#### Texte source

Cette histoire personnelle, qui lui a permis d’échapper une première fois, à la barbarie nazie, Betty Wieder est venue la raconter plusieurs fois aux enfants de CE2, CM1 et CM2 de l’école. Ce témoignage, qui fait écho à celui de millions d’autres dans une des périodes les plus sombres de notre histoire, s’est transformé au fil des mois en formidable projet collectif et pédagogique autour du devoir de mémoire.
Un projet de deux années
Les enseignants de l’école, sous l’impulsion de Laëtitia Giraudet, les enfants, certains parents d’élèves, se sont impliqués pendant deux années scolaires. « Le message de Betty Wieder fut écouté, entendu, raconté, transmis aux autres élèves, aux familles, aux voisins », évoque Laëtitia Giraudet, enseignante. Ce fut deux années de transmission d’une histoire de vie, pour mieux comprendre une part sombre de notre histoire.

########

▶ Travail demandé:
Recopiez mot pour mot le passage du texte sur le témoignage de Betty Wieder, en commençant à « Cette histoire personnelle, qui » et en terminant à « devoir de mémoire. ». Vous n'aurez pas besoin des lignes.

#### Lignes de données

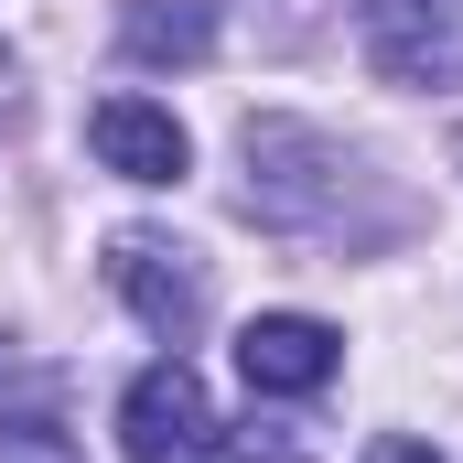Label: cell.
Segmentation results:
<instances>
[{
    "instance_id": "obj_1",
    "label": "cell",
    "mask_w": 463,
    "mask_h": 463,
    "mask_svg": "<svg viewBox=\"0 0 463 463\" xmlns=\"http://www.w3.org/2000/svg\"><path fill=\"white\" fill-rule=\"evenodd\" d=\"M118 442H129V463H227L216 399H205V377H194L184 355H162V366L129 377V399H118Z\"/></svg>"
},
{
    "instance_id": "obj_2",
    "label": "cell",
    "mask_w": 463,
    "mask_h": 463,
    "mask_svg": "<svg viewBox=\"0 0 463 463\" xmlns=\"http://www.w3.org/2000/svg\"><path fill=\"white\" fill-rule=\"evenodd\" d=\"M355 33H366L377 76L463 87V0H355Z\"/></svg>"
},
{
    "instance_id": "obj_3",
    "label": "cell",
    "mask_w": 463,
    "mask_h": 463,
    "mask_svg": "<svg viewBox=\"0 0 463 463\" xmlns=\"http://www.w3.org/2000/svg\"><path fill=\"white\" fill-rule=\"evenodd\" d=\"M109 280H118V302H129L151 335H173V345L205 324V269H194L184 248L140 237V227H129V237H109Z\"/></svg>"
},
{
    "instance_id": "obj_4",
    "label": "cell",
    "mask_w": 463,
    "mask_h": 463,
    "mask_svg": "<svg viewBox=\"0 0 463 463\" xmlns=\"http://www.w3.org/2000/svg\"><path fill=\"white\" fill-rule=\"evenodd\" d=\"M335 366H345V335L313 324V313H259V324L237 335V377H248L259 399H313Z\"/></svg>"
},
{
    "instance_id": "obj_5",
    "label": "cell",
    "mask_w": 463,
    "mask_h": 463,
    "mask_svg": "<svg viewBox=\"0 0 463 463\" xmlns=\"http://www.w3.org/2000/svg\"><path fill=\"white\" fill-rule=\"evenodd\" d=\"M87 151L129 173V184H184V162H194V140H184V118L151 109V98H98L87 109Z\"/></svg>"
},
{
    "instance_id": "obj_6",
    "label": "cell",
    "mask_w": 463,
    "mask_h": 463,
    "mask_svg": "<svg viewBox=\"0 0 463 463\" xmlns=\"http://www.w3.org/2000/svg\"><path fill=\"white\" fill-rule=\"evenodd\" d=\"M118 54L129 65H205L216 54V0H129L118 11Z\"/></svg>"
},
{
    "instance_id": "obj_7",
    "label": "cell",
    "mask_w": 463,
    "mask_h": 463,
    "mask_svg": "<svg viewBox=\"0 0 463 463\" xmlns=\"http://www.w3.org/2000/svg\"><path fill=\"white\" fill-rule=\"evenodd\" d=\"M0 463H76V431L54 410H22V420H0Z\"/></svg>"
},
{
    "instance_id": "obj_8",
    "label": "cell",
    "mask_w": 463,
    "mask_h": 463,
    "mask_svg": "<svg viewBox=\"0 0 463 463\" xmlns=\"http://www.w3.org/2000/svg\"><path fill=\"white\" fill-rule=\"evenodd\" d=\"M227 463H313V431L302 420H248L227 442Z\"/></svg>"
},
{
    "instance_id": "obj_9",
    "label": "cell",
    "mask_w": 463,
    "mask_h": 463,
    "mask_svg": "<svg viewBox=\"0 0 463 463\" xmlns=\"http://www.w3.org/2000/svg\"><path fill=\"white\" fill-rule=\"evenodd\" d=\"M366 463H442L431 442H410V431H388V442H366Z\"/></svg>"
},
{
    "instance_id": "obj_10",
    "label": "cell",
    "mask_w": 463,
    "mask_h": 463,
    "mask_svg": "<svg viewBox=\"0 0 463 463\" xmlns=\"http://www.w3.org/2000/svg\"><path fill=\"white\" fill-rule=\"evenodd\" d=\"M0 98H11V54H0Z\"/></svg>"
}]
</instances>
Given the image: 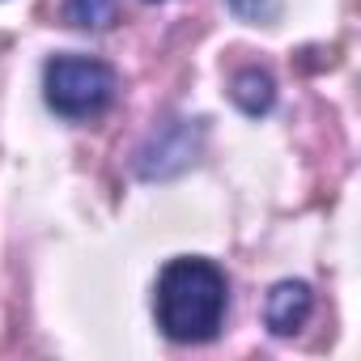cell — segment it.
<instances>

########

▶ Résultat obtenu:
Cette histoire personnelle, qui lui a permis d’échapper une première fois, à la barbarie nazie, Betty Wieder est venue la raconter plusieurs fois aux enfants de CE2, CM1 et CM2 de l’école. Ce témoignage, qui fait écho à celui de millions d’autres dans une des périodes les plus sombres de notre histoire, s’est transformé au fil des mois en formidable projet collectif et pédagogique autour du devoir de mémoire.